## **Translating XML documents using Google Cloud Translation API**

### **Introduction**

When dealing with documents based in XML format, a common struggle is how to accommodate the document to audiences with different languages. One common approach is to use Google CLoud Translation API - But, as XML docs has many tags, those extra tags are considered/counted when calculating the number of characters sent to the API.

As can be found on the product documentation, Translate API billing is based on number of requests to the API and the requests are counted by every request with up to 1000 characters.
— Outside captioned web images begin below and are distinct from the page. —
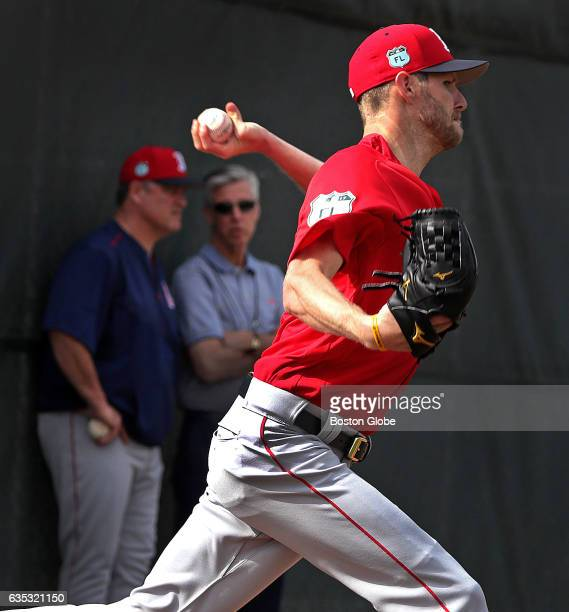 Boston Red Sox pitcher Chris Sale throws a Bullpen session as Boston Red Sox manager John Farrell and Boston Red Sox President of Baseball Operations...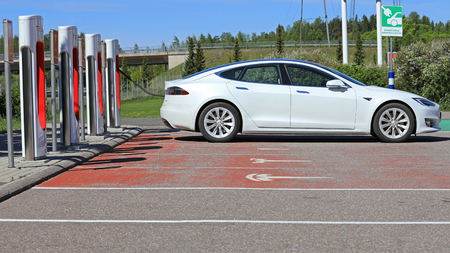 PAIMIO, FINLAND - JUNE 3, 2017: White Tesla Model S electric car charges battery on Tesla Supercharger Station in Paimio, Finland on a sunny day. Editorial
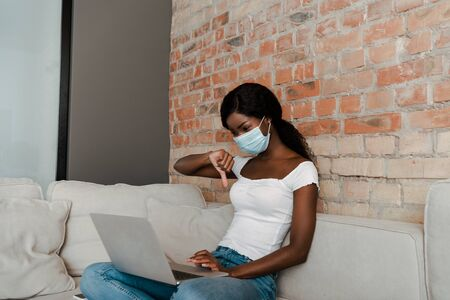 African american freelancer in medical mask with crossed legs and laptop showing dislike sign on sofa in living room
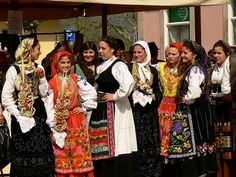 France - The ladies shown are dressed in traditional French clothing, so this picture represents culture.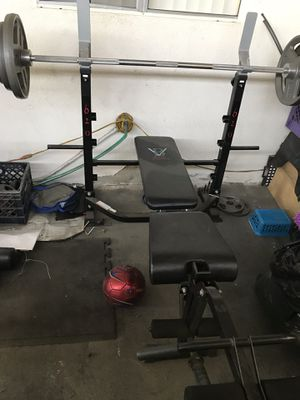 Weight bench and Olympic bar with weight plates for Sale in Anaheim, CA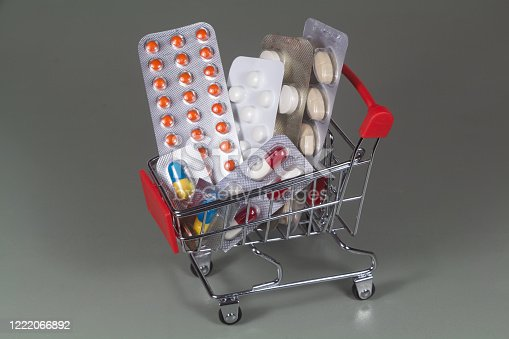 Small shopping cart and different packs of pills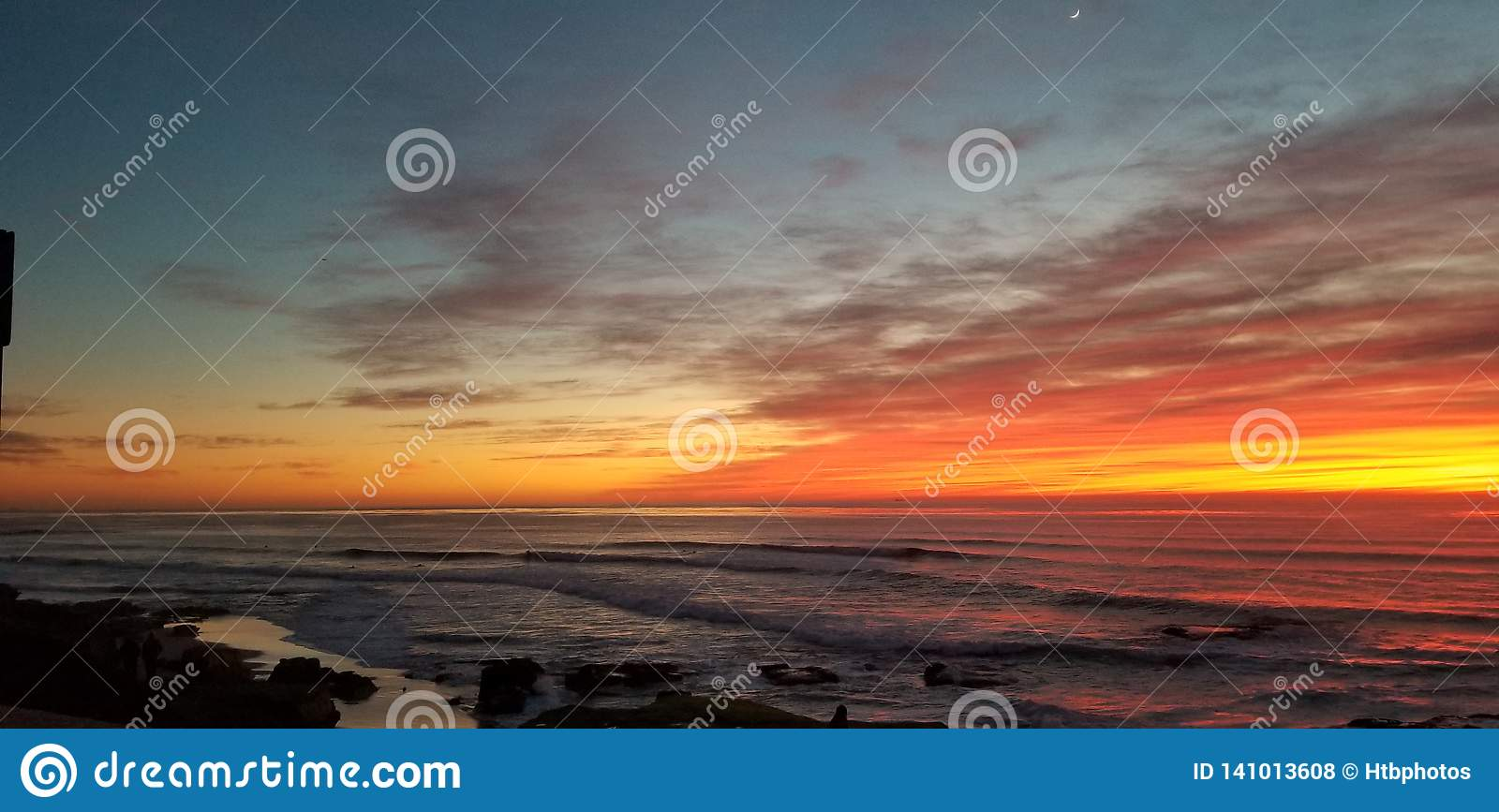 Dramatic Sunset over Pacific Ocean - Waves Crashing on the Rocks
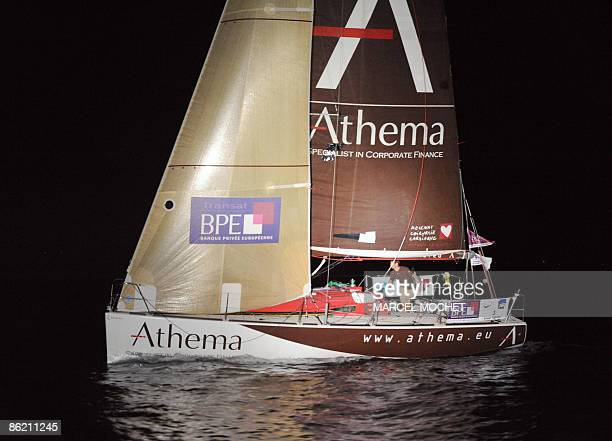 "Frenck Erwan Tabarly, skipper of monohull ""Athema"" crosses the finish line on April 25, 2009 upon his arrival at Grand-Bourg harbour on Marie-Galante..."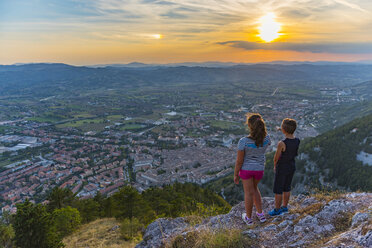 Italy, Gubbio, back view of two children looking at the city from above - LOMF00441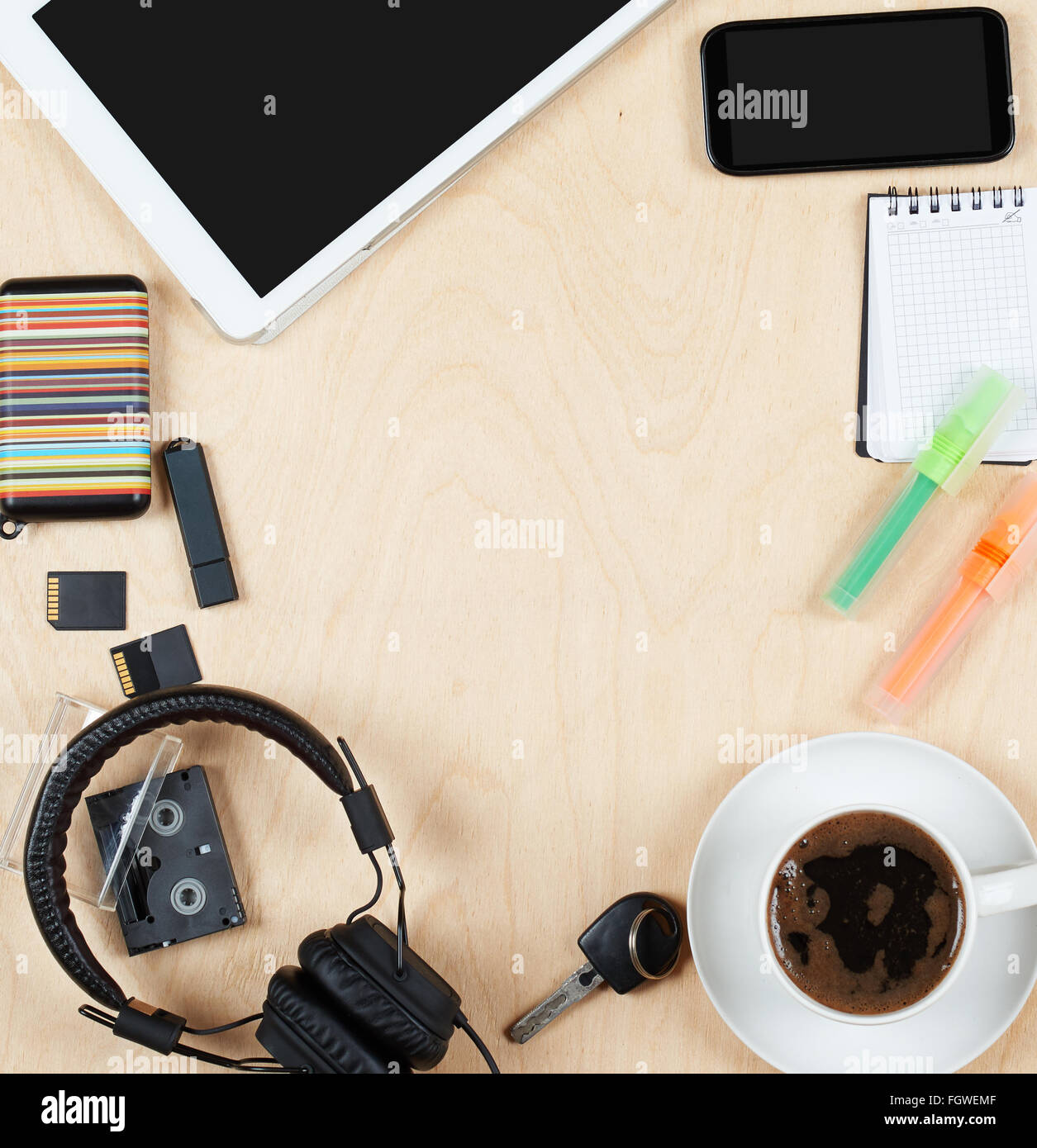 Flat lay office tools and supplies, tablet computer,cards, coffee and other stuff. Flat design and top view on desk Stock Photo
More details here: https://cloud.google.com/translate/pricing

In this tutorial we gonna go through an step by step of how to perform the following tasks using Translation API:
- digest a XML file
- parse its relevant tags and detect their contents
- manipulate those contents and translate it to a different language
- create e new XML file, on the same format, but with contents translated

**It is important reinforce:** all those results are possible to be generated with agility and high confidence without the need of manually training, optimizing and testing machine learning models or writing machine learning code - which increases drastically the time to market of generated solutions.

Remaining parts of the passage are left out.